+++ STORED RECORDS +++

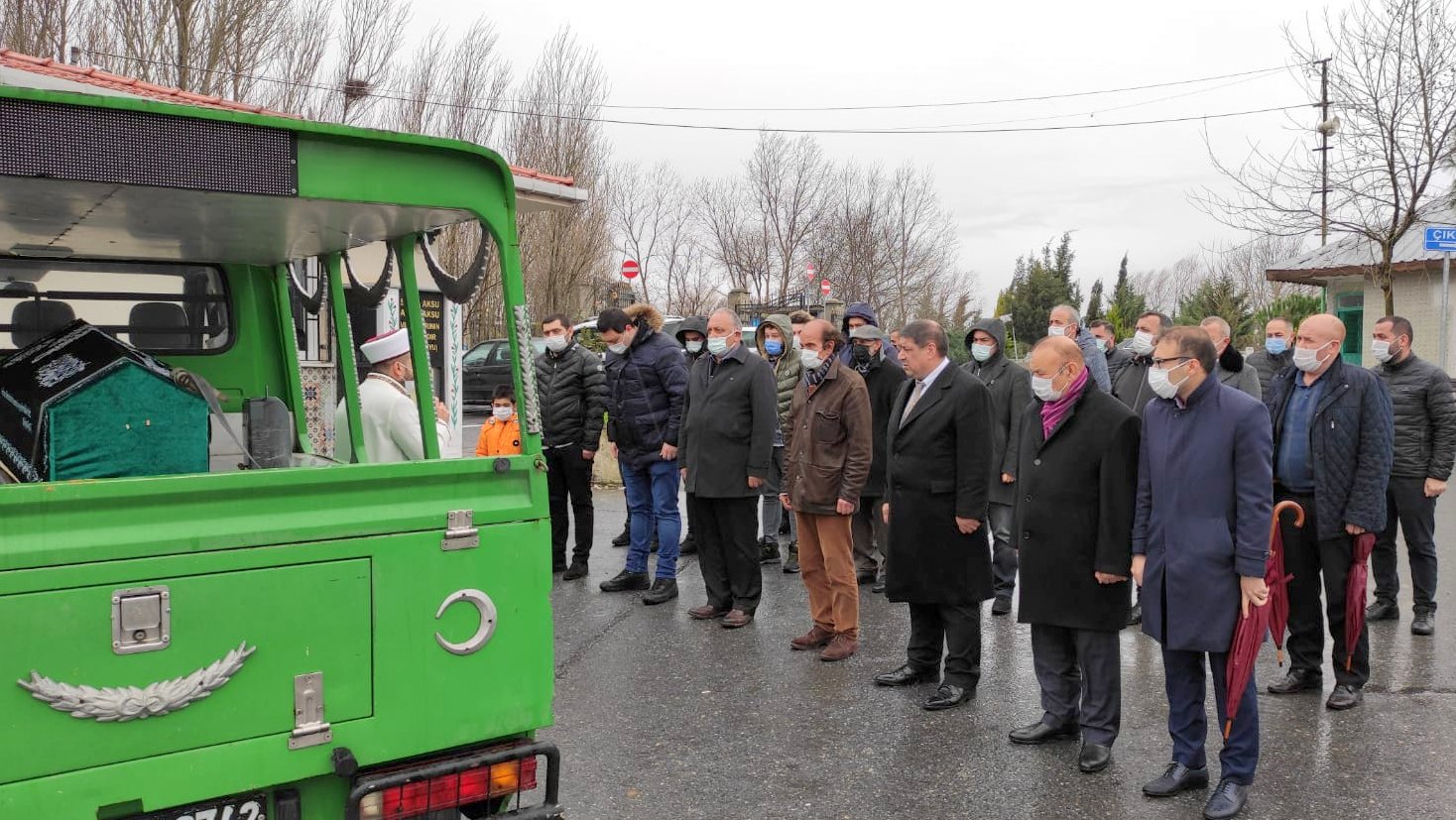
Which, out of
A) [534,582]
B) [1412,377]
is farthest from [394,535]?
[1412,377]

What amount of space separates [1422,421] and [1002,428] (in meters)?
2.39

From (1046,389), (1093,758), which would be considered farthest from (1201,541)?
(1093,758)

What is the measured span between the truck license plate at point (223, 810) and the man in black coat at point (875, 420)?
17.1ft

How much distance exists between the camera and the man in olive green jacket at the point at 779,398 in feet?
28.4

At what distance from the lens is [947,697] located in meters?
5.30

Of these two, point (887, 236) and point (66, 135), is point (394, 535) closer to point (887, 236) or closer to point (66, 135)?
point (66, 135)

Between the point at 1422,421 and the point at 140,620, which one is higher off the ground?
the point at 1422,421

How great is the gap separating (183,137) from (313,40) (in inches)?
724

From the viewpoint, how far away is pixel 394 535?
271cm

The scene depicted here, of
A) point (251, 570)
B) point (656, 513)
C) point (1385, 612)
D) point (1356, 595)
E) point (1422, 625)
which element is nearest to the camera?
point (251, 570)

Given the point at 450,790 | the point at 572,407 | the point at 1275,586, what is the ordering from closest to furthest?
the point at 450,790, the point at 1275,586, the point at 572,407

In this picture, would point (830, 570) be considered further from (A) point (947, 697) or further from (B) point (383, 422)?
(B) point (383, 422)

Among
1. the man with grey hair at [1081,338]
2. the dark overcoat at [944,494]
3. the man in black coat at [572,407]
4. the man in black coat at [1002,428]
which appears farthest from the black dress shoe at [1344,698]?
the man in black coat at [572,407]

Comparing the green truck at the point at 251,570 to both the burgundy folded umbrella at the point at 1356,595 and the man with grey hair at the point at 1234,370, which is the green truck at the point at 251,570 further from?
the man with grey hair at the point at 1234,370
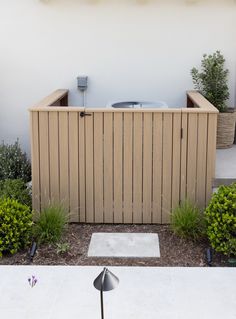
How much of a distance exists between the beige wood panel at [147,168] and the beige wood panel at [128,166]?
5.5 inches

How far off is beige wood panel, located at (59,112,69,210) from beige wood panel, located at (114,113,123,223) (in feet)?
1.70

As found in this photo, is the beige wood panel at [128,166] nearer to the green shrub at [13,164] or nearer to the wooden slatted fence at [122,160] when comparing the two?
the wooden slatted fence at [122,160]

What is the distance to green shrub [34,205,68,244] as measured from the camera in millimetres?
5160

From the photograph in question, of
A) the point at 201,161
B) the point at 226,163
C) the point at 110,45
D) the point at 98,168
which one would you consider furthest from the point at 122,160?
the point at 110,45

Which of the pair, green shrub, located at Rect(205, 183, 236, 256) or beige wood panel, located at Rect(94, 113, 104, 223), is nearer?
green shrub, located at Rect(205, 183, 236, 256)

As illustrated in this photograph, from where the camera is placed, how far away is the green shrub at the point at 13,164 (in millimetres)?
6633

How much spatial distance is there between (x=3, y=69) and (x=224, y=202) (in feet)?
13.0
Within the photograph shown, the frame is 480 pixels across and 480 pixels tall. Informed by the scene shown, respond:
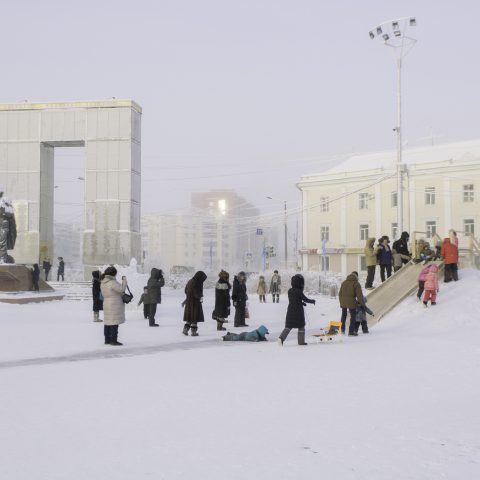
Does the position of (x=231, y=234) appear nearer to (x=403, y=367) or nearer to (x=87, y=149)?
(x=87, y=149)

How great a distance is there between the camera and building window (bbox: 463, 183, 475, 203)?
187 ft

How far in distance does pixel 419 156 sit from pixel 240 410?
194ft

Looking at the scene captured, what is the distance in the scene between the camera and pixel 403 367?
1088 cm

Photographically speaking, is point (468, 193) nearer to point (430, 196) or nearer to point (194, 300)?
point (430, 196)

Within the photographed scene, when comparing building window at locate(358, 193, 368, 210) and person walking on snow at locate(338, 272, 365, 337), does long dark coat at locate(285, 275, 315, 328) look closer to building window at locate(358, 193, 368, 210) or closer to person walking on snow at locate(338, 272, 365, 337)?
person walking on snow at locate(338, 272, 365, 337)

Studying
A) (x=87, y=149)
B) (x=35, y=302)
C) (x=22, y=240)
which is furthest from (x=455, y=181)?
(x=35, y=302)

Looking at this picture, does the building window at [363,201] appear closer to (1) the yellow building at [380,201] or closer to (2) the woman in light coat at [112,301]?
(1) the yellow building at [380,201]

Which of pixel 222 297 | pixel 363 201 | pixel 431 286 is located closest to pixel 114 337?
A: pixel 222 297

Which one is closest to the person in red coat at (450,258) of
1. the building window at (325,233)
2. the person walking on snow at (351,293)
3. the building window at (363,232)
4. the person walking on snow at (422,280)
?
the person walking on snow at (422,280)

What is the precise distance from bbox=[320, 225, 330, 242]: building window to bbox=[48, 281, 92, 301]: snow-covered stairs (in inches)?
1136

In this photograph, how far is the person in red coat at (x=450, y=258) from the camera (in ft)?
67.6

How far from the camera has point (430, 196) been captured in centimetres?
5962

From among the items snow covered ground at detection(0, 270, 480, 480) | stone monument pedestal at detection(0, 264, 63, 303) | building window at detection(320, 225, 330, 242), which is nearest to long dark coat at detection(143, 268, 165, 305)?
snow covered ground at detection(0, 270, 480, 480)

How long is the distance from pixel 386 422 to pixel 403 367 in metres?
4.13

+++

_WORK INSTRUCTIONS_:
For this exercise, please retype exactly the lines in the listing from the line with "What is the precise" through its last line, both ends included.

_SOLUTION TO THIS EXERCISE_:
What is the precise distance from bbox=[320, 225, 330, 242]: building window to bbox=[48, 281, 92, 301]: snow-covered stairs (in inches)?
1136

In this photograph, how far is the person in red coat at (x=450, y=258) from the camera (in ft)?
67.6

How far from the camera has point (430, 196) been captured in centimetres?
5962

From among the items snow covered ground at detection(0, 270, 480, 480) | stone monument pedestal at detection(0, 264, 63, 303) | building window at detection(320, 225, 330, 242), which is nearest to long dark coat at detection(143, 268, 165, 305)?
snow covered ground at detection(0, 270, 480, 480)

How long is the distance from pixel 386 422 to pixel 403 367 in metres?
4.13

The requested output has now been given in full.